Supplied data below:
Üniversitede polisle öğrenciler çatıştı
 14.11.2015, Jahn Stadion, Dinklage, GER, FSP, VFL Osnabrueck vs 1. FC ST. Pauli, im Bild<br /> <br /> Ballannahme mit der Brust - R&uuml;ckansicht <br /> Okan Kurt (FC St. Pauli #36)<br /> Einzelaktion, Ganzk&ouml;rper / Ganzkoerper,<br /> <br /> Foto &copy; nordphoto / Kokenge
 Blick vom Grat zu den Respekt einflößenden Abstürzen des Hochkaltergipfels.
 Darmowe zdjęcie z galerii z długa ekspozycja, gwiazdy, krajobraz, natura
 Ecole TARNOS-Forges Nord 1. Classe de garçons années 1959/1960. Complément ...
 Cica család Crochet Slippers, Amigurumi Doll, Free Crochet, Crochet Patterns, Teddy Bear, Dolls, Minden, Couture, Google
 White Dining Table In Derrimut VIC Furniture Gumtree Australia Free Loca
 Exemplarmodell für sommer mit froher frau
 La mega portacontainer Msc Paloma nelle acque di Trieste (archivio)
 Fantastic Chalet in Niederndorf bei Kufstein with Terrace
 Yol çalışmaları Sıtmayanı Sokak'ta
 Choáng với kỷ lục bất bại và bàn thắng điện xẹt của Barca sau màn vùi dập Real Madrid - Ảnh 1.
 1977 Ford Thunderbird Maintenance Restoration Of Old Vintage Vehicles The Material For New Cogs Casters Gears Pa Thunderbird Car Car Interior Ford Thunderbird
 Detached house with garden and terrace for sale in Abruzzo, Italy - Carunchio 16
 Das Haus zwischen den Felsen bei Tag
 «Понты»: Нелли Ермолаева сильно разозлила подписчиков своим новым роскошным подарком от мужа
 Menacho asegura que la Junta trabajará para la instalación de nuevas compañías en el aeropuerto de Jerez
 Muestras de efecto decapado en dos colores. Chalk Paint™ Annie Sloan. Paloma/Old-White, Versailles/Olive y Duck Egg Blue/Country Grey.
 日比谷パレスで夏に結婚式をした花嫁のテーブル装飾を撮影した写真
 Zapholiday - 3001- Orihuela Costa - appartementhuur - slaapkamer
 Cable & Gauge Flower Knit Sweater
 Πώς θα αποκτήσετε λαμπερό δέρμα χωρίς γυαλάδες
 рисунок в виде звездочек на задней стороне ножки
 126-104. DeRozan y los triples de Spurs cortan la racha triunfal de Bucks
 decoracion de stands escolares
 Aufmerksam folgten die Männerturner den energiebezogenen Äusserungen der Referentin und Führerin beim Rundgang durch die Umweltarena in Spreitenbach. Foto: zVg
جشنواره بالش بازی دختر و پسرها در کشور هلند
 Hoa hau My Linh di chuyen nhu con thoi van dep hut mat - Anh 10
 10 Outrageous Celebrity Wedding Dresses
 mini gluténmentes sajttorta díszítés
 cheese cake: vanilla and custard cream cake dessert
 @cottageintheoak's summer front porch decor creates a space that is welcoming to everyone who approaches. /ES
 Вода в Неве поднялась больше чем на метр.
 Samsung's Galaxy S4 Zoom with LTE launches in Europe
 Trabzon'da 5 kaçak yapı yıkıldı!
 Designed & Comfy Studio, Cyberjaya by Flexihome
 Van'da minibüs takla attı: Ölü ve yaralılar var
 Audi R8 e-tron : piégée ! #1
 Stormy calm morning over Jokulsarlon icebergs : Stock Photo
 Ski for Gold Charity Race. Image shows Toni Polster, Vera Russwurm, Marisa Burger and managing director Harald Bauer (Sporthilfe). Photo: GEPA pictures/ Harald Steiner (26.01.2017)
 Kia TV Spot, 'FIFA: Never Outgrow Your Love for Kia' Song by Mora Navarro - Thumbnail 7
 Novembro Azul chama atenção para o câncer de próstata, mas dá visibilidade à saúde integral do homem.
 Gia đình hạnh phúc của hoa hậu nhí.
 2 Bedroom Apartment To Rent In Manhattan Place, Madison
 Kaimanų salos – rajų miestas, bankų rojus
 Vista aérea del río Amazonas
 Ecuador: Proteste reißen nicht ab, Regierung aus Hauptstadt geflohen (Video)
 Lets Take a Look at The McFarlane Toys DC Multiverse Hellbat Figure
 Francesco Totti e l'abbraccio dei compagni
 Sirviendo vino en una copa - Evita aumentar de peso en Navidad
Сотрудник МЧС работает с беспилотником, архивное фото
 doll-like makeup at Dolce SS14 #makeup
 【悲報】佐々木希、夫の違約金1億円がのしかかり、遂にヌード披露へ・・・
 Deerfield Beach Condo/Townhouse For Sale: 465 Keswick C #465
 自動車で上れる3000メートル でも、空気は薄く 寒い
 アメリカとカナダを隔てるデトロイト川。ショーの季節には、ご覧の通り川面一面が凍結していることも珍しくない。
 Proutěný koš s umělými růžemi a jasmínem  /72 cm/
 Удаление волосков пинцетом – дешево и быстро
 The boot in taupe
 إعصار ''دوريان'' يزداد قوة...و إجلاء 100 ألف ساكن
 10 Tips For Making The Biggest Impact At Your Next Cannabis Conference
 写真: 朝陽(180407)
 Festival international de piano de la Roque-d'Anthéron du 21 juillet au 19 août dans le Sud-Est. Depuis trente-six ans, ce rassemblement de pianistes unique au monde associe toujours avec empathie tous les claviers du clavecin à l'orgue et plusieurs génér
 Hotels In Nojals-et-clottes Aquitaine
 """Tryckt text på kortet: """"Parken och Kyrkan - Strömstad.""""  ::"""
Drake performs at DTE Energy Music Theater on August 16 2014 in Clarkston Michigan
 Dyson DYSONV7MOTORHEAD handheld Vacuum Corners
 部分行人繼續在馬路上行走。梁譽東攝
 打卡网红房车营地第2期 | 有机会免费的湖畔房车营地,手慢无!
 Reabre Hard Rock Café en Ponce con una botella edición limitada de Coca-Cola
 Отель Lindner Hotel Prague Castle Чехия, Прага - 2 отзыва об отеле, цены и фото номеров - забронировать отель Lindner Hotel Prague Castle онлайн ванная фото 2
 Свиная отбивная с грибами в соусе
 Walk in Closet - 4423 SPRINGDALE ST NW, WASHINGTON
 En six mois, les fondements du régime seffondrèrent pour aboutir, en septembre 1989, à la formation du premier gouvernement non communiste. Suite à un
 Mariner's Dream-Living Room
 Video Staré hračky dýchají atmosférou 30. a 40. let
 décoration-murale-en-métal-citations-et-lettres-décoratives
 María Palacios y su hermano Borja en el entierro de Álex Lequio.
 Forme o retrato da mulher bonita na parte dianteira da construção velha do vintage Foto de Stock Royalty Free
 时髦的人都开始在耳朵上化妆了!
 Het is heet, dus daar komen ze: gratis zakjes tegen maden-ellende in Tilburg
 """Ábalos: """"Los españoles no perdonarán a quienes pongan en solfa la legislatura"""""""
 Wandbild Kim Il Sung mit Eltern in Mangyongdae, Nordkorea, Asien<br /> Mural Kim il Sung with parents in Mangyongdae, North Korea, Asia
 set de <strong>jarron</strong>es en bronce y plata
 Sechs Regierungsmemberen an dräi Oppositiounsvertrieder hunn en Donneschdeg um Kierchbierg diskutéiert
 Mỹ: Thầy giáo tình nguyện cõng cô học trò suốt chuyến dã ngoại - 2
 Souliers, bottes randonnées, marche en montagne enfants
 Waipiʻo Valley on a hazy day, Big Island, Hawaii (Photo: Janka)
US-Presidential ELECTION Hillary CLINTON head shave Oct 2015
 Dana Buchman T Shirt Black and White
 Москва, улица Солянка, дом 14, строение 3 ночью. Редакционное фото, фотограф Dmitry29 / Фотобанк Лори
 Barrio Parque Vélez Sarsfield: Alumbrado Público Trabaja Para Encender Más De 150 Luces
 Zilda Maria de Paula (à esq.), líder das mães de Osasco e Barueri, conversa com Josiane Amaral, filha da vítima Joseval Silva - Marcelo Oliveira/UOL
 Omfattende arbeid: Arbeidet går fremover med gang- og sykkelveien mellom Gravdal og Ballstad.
End of Supplied data.
### What is needed
Reproduce verbatim only the segment of the listing bounded by the line containing "Audi R8 e-tron : piégée ! #1" and the line containing "Ski for Gold", with both boundary lines included.

### Task response
 Audi R8 e-tron : piégée ! #1
 Stormy calm morning over Jokulsarlon icebergs : Stock Photo
 Ski for Gold Charity Race. Image shows Toni Polster, Vera Russwurm, Marisa Burger and managing director Harald Bauer (Sporthilfe). Photo: GEPA pictures/ Harald Steiner (26.01.2017)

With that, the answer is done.